== RECORD EXCERPTS ==
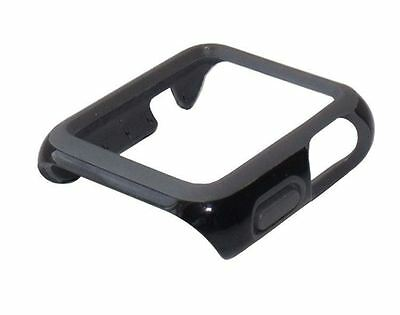 Genuine Speck Candyshell Fit Watch Case Cover for 42mm Apple iWatch - Black/Grey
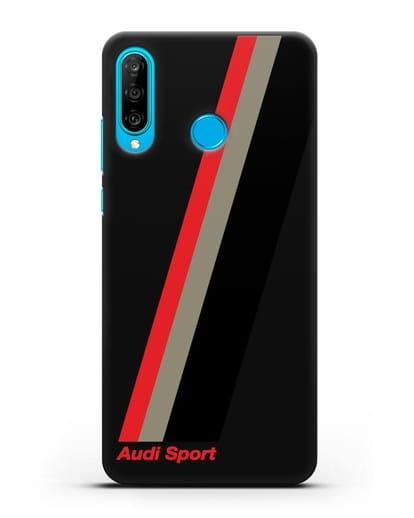 Чехол с логотипом Ауди Спорт силикон черный для Huawei P30 Lite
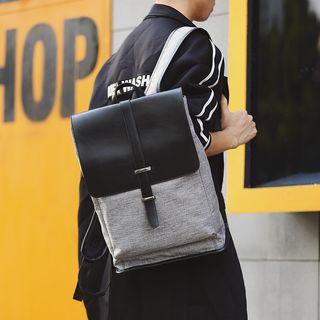 ETONWEAG - 帆布背包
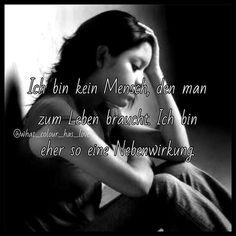 warum #traurig #ersticken #suizidsprüche #schweigen #selbstmord #suizidgedanken #sterben #selbstmordgedanken #sprüche #alleine #traurigesprüche #traurigaberwahr #ichwillnichtmehr #blut #depri #selbsthass #suizid #ritzen #ichkannnichtmehr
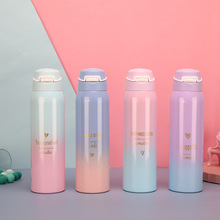 260/480ML Double Stainless Steel Vacuum Flasks Travel Tumbler Thermo Bottle Drinking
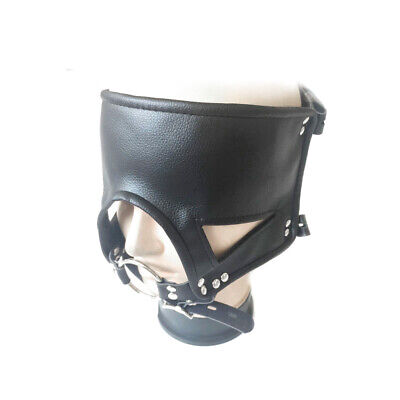 Leather Open Mouth O Ring Gag Head Harness Face Mask Roleplay Couples adjustable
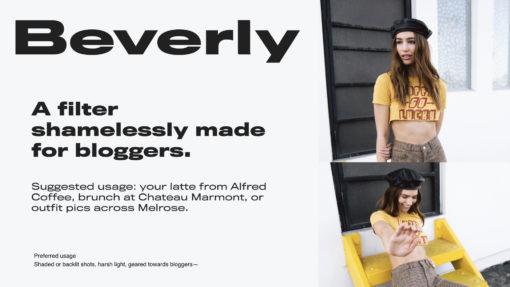 beverly blogger presets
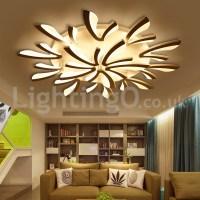 Personality 15 Lights Elegant Modern Flush Mount Ceiling ...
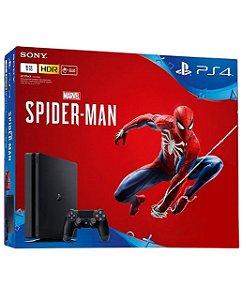 Console PS4 Slim 1TB com 2 Anos de Garantia e Jogo Spiderman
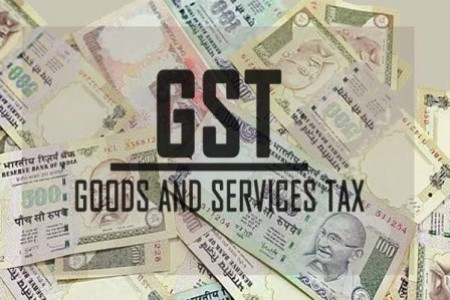 The Odisha Assembly held a special session of the GST legislation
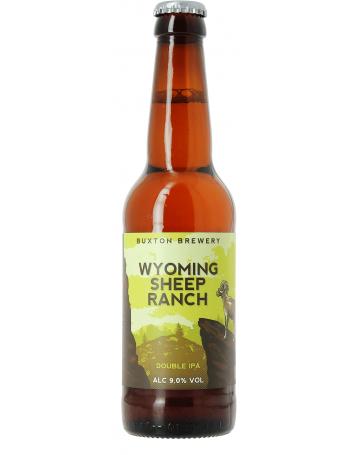 Buxton Wyoming Sheep Ranch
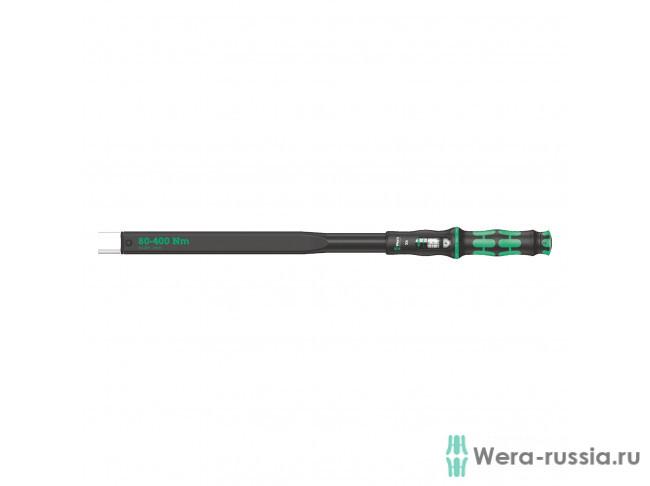 Click-Torque X 6 с трещоткой и реверсом 075656 WE-075656 в фирменном магазине Wera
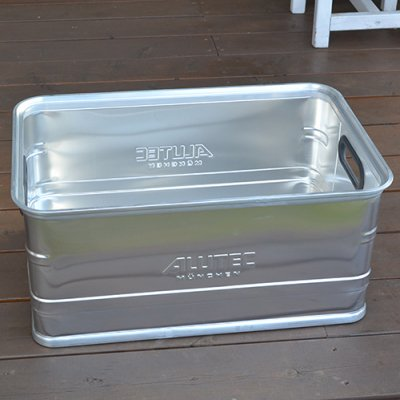 ALUTEC ALUMI CONTAINER OPEN TOP 56L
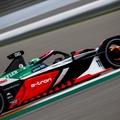 Formula–E: Di Grassi már a McLarennel tárgyal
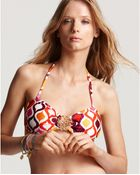 Trina Turk Ogee Buckle Front Bandeau Top - Lyst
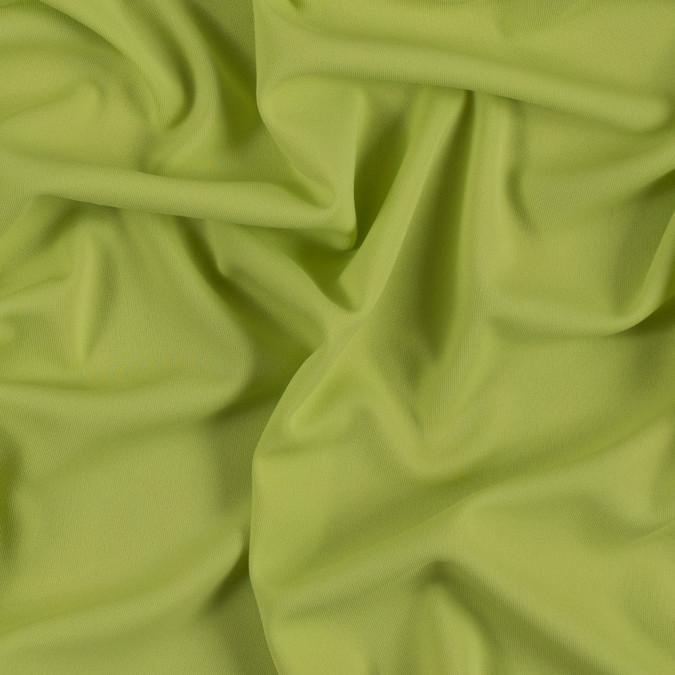 sunny lime stretch knit 309172 11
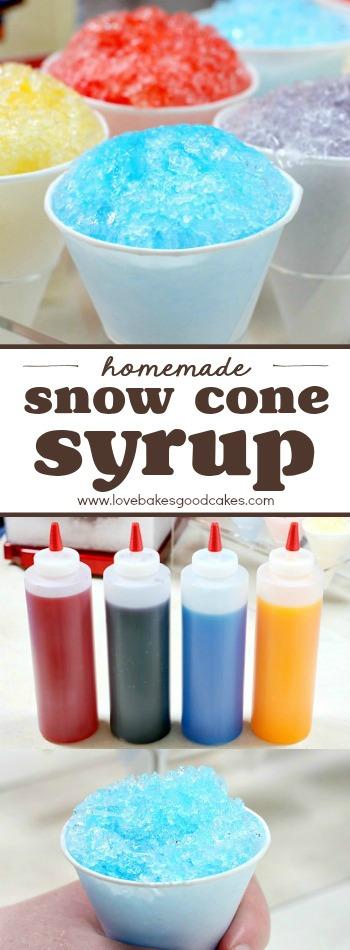 Homemade Snow Cone Syrup Summerdessertweek  Love Bakes -9096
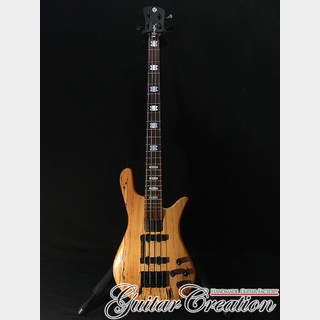 Spector USA NS-2J '05年製【Spalted Maple Natural】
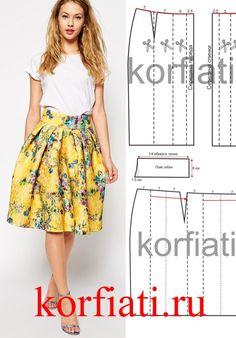 skirt-pattern-with-belt2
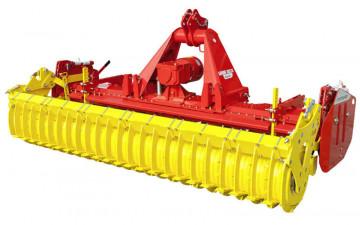 PÖTTINGER LION 303.12 CLASSIC lightweight rigid power harrows
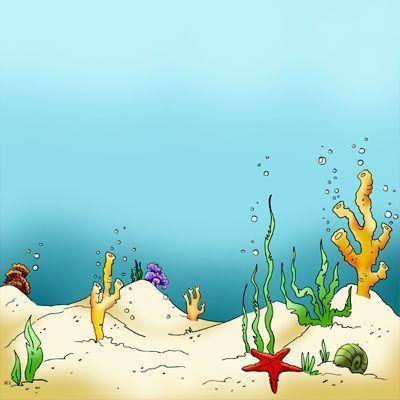 Ocean clipart ocean floor. Make it crafty seaweed
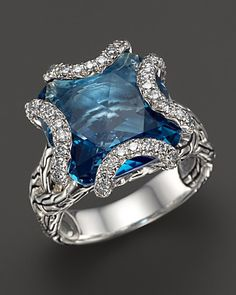 John Hardy Batu Classic Chain Sterling Silver Medium Braided Ring with London Blue Topaz and Diamonds | Bloomingdale's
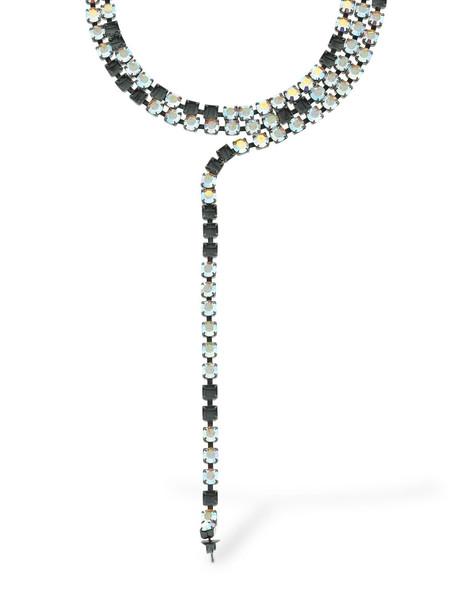 MM6 MAISON MARGIELA Crystal Pendant Necklace W/ Earring in silver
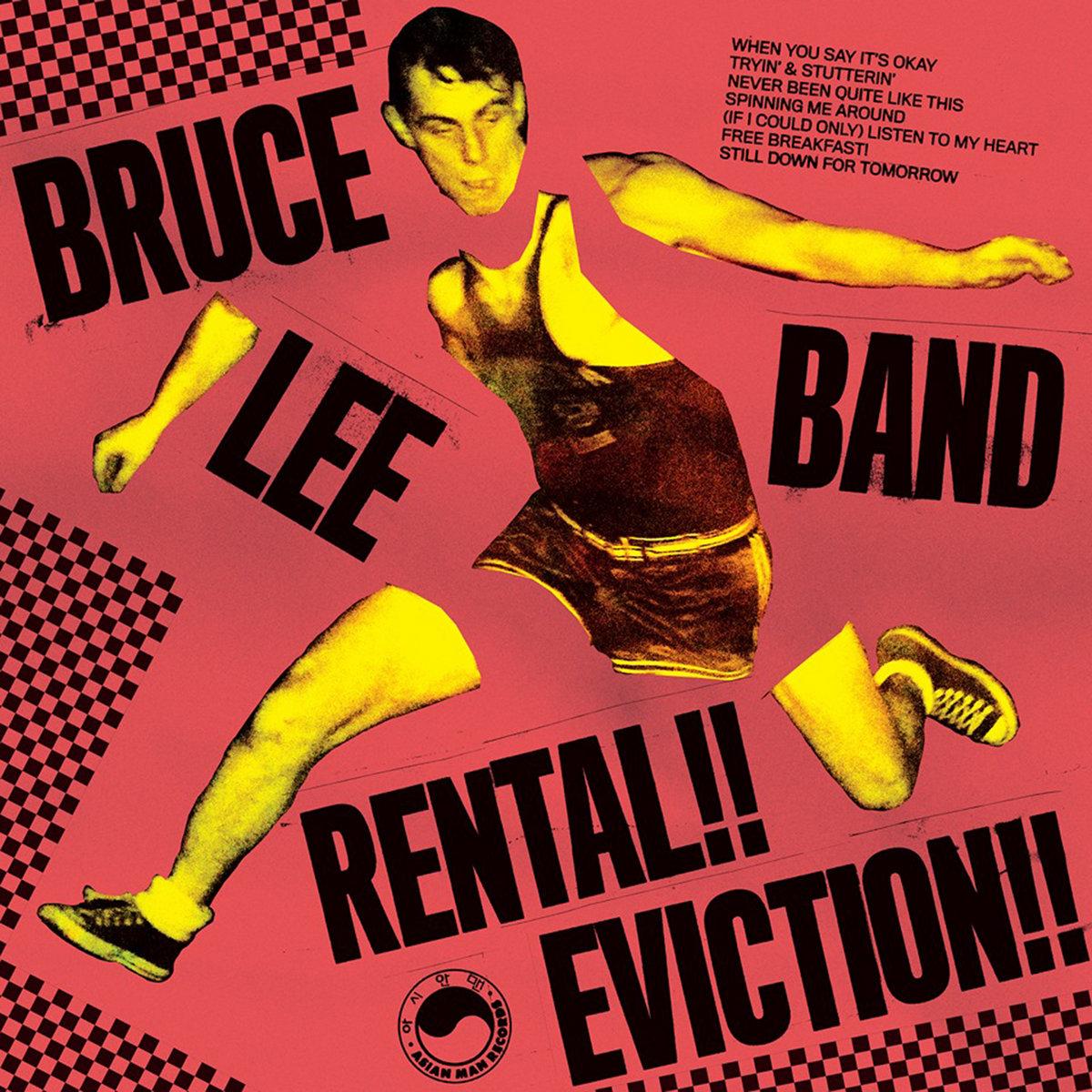 Bruce Lee Band - Rental!! Eviction!! LP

== TASK PROMPT ==
Would you restate, word for word and with no pictures, only the lines from the opening of the material through the line with "Buxton Wyoming Sheep Ranch", both included?

== TASK OUTPUT ==
 Genuine Speck Candyshell Fit Watch Case Cover for 42mm Apple iWatch - Black/Grey
 Чехол с логотипом Ауди Спорт силикон черный для Huawei P30 Lite
 ETONWEAG - 帆布背包
 warum #traurig #ersticken #suizidsprüche #schweigen #selbstmord #suizidgedanken #sterben #selbstmordgedanken #sprüche #alleine #traurigesprüche #traurigaberwahr #ichwillnichtmehr #blut #depri #selbsthass #suizid #ritzen #ichkannnichtmehr
 260/480ML Double Stainless Steel Vacuum Flasks Travel Tumbler Thermo Bottle Drinking
 Leather Open Mouth O Ring Gag Head Harness Face Mask Roleplay Couples adjustable
 beverly blogger presets
 Personality 15 Lights Elegant Modern Flush Mount Ceiling ...
 Console PS4 Slim 1TB com 2 Anos de Garantia e Jogo Spiderman
 The Odisha Assembly held a special session of the GST legislation
 Buxton Wyoming Sheep Ranch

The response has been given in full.